Humanity has been, and will continue to be, perpetually hounded by novel risks, illnesses and pandemics. And for centuries, BAME bodies have been brutalised, dehumanised and pathologised. For centuries, racialised bodies have been framed as diseased, unsanitary and uncontrolled. The racial disparities brought into focus by the current coronavirus pandemic are not just symptomatic of present-day inequalities and discrimination. They are not simply emblems of current injustice. They are the hallmarks of the racial hierarchy grounded in the pathologising of people.
The long history of racial oppression, generating the racial inequalities and related disproportionate impact of coronavirus on marginalised groups we see today, has its foundations in the racialisation of disease. The toxic tides of colonialism and racial othering have long been underpinned by the false claims of racist science.

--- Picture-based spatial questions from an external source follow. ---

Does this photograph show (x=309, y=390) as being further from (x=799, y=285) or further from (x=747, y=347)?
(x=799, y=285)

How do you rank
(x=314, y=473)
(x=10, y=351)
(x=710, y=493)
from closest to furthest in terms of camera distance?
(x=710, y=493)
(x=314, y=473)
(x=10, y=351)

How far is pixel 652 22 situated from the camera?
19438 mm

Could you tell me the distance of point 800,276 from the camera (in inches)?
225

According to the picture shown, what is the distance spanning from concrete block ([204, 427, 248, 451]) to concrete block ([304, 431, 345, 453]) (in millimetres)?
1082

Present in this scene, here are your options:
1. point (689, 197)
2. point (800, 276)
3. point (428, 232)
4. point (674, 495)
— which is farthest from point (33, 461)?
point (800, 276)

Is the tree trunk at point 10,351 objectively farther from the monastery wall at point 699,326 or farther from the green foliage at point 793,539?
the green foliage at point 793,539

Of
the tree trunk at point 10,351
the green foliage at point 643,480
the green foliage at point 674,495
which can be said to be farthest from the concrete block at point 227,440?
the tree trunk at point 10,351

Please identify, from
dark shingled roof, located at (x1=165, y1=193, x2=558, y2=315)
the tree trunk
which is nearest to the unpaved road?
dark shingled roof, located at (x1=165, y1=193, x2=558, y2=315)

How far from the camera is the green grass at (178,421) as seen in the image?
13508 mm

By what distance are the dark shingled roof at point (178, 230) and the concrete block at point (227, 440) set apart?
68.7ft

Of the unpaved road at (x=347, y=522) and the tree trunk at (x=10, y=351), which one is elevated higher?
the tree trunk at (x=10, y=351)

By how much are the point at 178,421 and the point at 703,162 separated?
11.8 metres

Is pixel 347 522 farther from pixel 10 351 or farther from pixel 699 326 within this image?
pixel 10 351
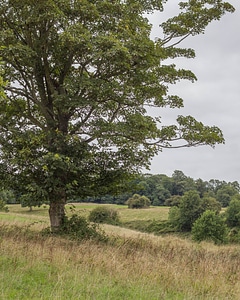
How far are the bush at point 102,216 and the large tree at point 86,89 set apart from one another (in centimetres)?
2929

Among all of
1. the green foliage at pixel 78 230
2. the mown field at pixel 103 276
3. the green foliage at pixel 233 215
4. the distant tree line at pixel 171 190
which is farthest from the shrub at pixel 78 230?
the distant tree line at pixel 171 190

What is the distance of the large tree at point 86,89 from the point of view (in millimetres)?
10062

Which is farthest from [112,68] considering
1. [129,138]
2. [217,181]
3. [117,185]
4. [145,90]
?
[217,181]

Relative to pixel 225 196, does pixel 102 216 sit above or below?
above

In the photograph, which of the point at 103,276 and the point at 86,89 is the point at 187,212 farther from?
the point at 103,276

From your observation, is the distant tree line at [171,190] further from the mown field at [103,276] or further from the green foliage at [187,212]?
the mown field at [103,276]

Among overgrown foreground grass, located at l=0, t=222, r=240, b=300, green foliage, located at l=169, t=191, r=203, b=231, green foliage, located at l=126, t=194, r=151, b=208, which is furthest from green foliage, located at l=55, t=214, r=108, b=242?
green foliage, located at l=126, t=194, r=151, b=208

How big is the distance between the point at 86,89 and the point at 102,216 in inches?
1383

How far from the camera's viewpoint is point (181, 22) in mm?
12602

The false narrative of leprosy as a ‘black disease’ was instrumental in the Western justification of compulsory segregation in South Africa. Immigration and health policies have historically been framed according to highly racialized concerns that portray BAME bodies as diseased and threatening.
The 1882 Chinese Exclusion Act, following a smallpox epidemic in San Francisco, barred Chinese workers from immigrating to the US. It blatantly expressed the unfounded fear of a cholera and smallpox infected Chinese population. The Chinese community across the US and Canada was scapegoated following the spike in cholera cases which licensed governments to increase surveillance and policing of Chinatowns and other minority communities.
This pattern of pathologising race continually rears its ugly head and is used to support racial discrimination. Western coverage of the Ebola epidemic exhibited images of the ‘Dark Continent’, a diseased and feared place. Ebola, having spread across a number of borders in West Africa and infected thousands of people, was only deemed an ‘international’ crisis when a handful of cases appeared in Europe and America. The sensationalist media obsession with West African bush-meat and Chinese wet-markets functions to associate diseases with the obscure and ‘savage’ practices of BAME bodies, it is an attempt to attribute blame and signal that a group is a threat.
The disproportionate impact of Covid-19 on BAME communities is not only a symbol of present-day localised inequalities. These disparities result from historic racial hierarchies which are themselves firmly grounded in the racialisation of disease. The rhetoric of the ‘Kung Fu Flu’ or ‘China Virus’ is by no means unique. It is situated in a history that systematically pathologises BAME bodies, portrays them as diseased and uses these narratives to justify their oppression: the very oppression that has increased the vulnerability, and death-toll, of BAME people to Covid-19.